16 P.2d 293 | Cal. Ct. App. | 1932
[EDITORS' NOTE: THIS PAGE CONTAINS HEADNOTES. HEADNOTES ARE NOT AN OFFICIAL PRODUCT OF THE COURT, THEREFORE THEY ARE NOT DISPLAYED.] *637 This action was originally commenced by George Singleton and the Indian Valley Bank, a corporation, to recover the sum of $5,000 upon a certain policy of fire insurance issued by the defendant to George Singleton, and containing a mortgage clause in favor of the Indian Valley Bank. The policy of insurance covered two items of property, $4,000 upon an hotel building in Crescent Mills, in Plumas County, and $1,000 on the contents thereof. The Indian Valley Bank had a mortgage on the hotel building for the principal sum of $800. The insurance policy provided for the payment of this sum to the mortgagee in the event of loss. Subsequent to the beginning of this action the insurance company paid the Indian Valley Bank the amount due on the mortgage in the sum of $905.31, and took an assignment thereof, and thereupon the bank dismissed its action, and the word "plaintiff" used hereinafter will refer only to the plaintiff, George Singleton. *638 The trial resulted in a verdict for the plaintiff, George Singleton, in the sum of $5,000. From this judgment the defendant appeals.
Four grounds of reversal are alleged: 1st. That the court erred in directing the jury that in the event it found for the plaintiff, the verdict should be for the full amount claimed; 2d. That the evidence is insufficient to support the verdict; 3d. That the court erred in admitting certain testimony; 4th. That the court erred in giving certain instructions to the jury, and refusing to give certain instructions requested by the defendant.
Upon a former trial of this case the court directed the jury to bring in a verdict in favor of the plaintiff. Upon appeal to this court the judgment was reversed on the ground that the court erred in so instructing the jury. (Singleton v. Hartford FireIns. Co.,
[1] Disregarding the order in which the appellant alleges grounds for reversal, we will consider first the question relating to the value of the personal property.

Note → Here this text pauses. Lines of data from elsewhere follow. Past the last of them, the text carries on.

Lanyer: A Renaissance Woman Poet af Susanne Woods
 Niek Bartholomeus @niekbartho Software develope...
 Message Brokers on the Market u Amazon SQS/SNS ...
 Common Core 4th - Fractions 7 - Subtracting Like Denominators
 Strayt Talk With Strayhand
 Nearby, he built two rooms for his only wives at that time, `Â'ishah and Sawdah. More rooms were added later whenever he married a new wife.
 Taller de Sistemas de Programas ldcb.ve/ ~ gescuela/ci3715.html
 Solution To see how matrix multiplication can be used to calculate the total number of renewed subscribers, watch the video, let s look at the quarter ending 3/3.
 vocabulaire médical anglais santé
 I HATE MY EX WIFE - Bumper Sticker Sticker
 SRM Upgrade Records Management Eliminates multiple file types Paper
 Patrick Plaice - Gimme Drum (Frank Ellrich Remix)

The schedule as set forth in the proof furnished by the plaintiff to the defendant following the destruction of the property is as follows: 7 wood beds, 23 iron beds, 30 springs, *639 30 mattresses, 22 dressers, 3 bureaus, 52 chairs, 11 tables, 4 rugs, 4 sofas, 10 iron stools, dishes and cooking utensils, 50 pillows, 36 sheets, 6 blankets, 36 pillow-cases, 4 quilts and blankets; of the replacement value of $2,978.50, depreciation, $1490; sound value and loss $1488.50. No question is raised as to the hotel building being of a value in excess of the insurance.
A number of witnesses were called to testify as to the value of the property, and as to what personal property was contained in the hotel, and also its contents. The testimony is too voluminous to be set forth in this opinion, or in fact to be even summarized, and therefore only a general statement can be inserted herein.
So far as called to our attention, and so far as our investigation has been able to ascertain, only two witnesses controverting plaintiff's proof, testified as to the value of the personal property scheduled as being in the hotel. One testified that the property was of the value of about $250; another witness testified that the value was from $200 to $225. The record does not show that either one of these witnesses had any special knowledge or really any knowledge whatever of the value of the kind of property about which they were testifying. The testimony, however, does show that the schedule furnished by the plaintiff to the defendant did undoubtedly in several instances exceed in number the actual number of the articles claimed to be in the hotel, and also that the value of the same was considerably in excess of the actual value of the property in question. No special issues were submitted to the jury as to the value of the property, and as we have said, only a general verdict was rendered. From which it must be concluded again that the actual value was at least in excess of the amount of insurance, and the only question left for us to determine is as to whether the court correctly instructed the jury that if the statement of loss or proof of loss submitted by the plaintiff to the defendant was not a true statement, that it would not void the policy unless it was knowingly and wilfully false. This will be determined when we come to consider the instructions.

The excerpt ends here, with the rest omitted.